1.6k Views Asked by At

I've been using the R forecast package's auto.arima() function to fit an ARIMA model to my time series data. I want to see how good of a fit the ARIMA model is to my original data. I hope to plot my original time series and the ARIMA simulation on the same plot and see how well they match up. How can I do this?

1

There are 1 best solutions below

0
On

I'm not really sure about what you are looking for, but I think you want to have some indication about the accuracy of your model.
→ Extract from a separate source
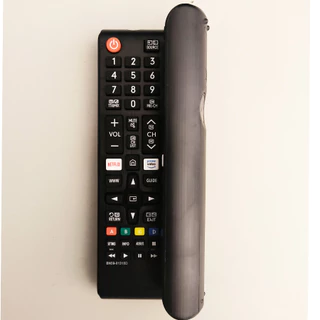 รีโมทคอนโทรลสำรอง รุ่น BN59-01315D สำหรับ Samsung 4K Smart TV ของขวัญคริสต์มาส รุ่น UA43RU7100W, UA50TU7000, UA50RU7100W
You may found details on the topic in the online book of Hyndman and Athanasopoulos: https://www.otexts.org/fpp/2/5

Here an example based on the dataset "AirPassengers"

library(forecast)

data(AirPassengers)

# inspect the series

AirPassengers

plot(AirPassengers)


# data are assigned to a convenient vector

series <- AirPassengers

# the accuracy of forecasts can only be determined 
# by considering how well a model performs on new data that were not used when fitting the model.
# The size of the test set is typically about 20% of the total sample 

# training set
# use data from 1949 to 1956 for forecasting

sr = window(series, start=1949, end=c(1956,12))

# test set
# use remaining data from 1957 to 1960 to test accuracy

ser = window(series, start=1957, end=c(1960,12))



######################################################################
# plot training set
######################################################################

plot(sr, main="AirPassengers", ylab="", xlab="Months")

# plot forecasting for 5 years according to four methods
lines(meanf(sr,h=48)$mean, col=4)
lines(rwf(sr,h=48)$mean, col=2)
lines(rwf(sr,drift=TRUE,h=48)$mean, col=3)
lines(snaive(sr,h=48)$mean, col=5)

# legend
legend("topleft", lty=1, col=c(4,2,3, 5),
legend=c("Mean method","Naive method","Drift method", "Seasonal naïve method"),bty="n")

# the test set
lines(ser, col="red")


# accuracy for forecasting of sr (forecasted data) on ser (original data)
# the best model had the lowest error (particularly the MAPE, Mean absolute percentage error)

# Mean method
accuracy(meanf(sr,h=48), ser)

# Naive method
accuracy(rwf(sr,h=48), ser)

# Drift method
accuracy(rwf(sr,drift=TRUE,h=48), ser)

# Seasonal naïve method
accuracy(snaive(sr,h=48), ser)



######################################################################
# plot test set only with the predictions
######################################################################

# calculate the forecasting

sr.mean <- meanf(sr,h=48)$mean
sr.naive <- rwf(sr,h=48)$mean
sr.drift <- rwf(sr,drift=TRUE,h=48)$mean
sr.seas <- snaive(sr,h=48)$mean

# plot the test set
plot(ser, main="AirPassengers", ylab="", xlab="Months", ylim = c(200,600))

# plot forecasting for 4 years according to four methods
lines(sr.mean, col=4)
lines(sr.naive, col=2)
lines(sr.drift, col=3)
lines(sr.seas, col=5)

# legend
legend("topleft", lty=1, col=c(4,2,3,5),
legend=c("Mean method","Naive method","Drift method", "Seasonal naïve method"),bty="n")



########################################################################
# for ARIMA; Hyndman suggest to use auto-arima without stepwise 
########################################################################

library(fpp)

trainData <- sr
testData <- ser

#  the default value in auto.arima() is test="kpss". 
# A KPSS test has a null hypothesis of stationarity
# In general, all the defaults are set to the values that give the best forecasts on average.

# CAUTION! Takes a while to compute

arimaMod <- auto.arima(trainData, stepwise=FALSE, approximation=FALSE)
arimaMod.Fr <-forecast(arimaMod,h=48)

# plot of the prediction and of the test set

plot(arimaMod.Fr)
lines(testData, col="red")
legend("topleft",lty=1,bty = "n",col=c("red","blue"),c("testData","ARIMAPred"))



# plot of the test set and its prediction only

AR.mean <-forecast(arimaMod,h=48)$mean

plot(testData, main="AirPassengers", ylab="", xlab="Months", col="darkblue")  
lines(AR.mean, col="red")

# accuracy

accuracy(arimaMod.Fr,testData)

# test residues of arima

tsdisplay(residuals(arimaMod))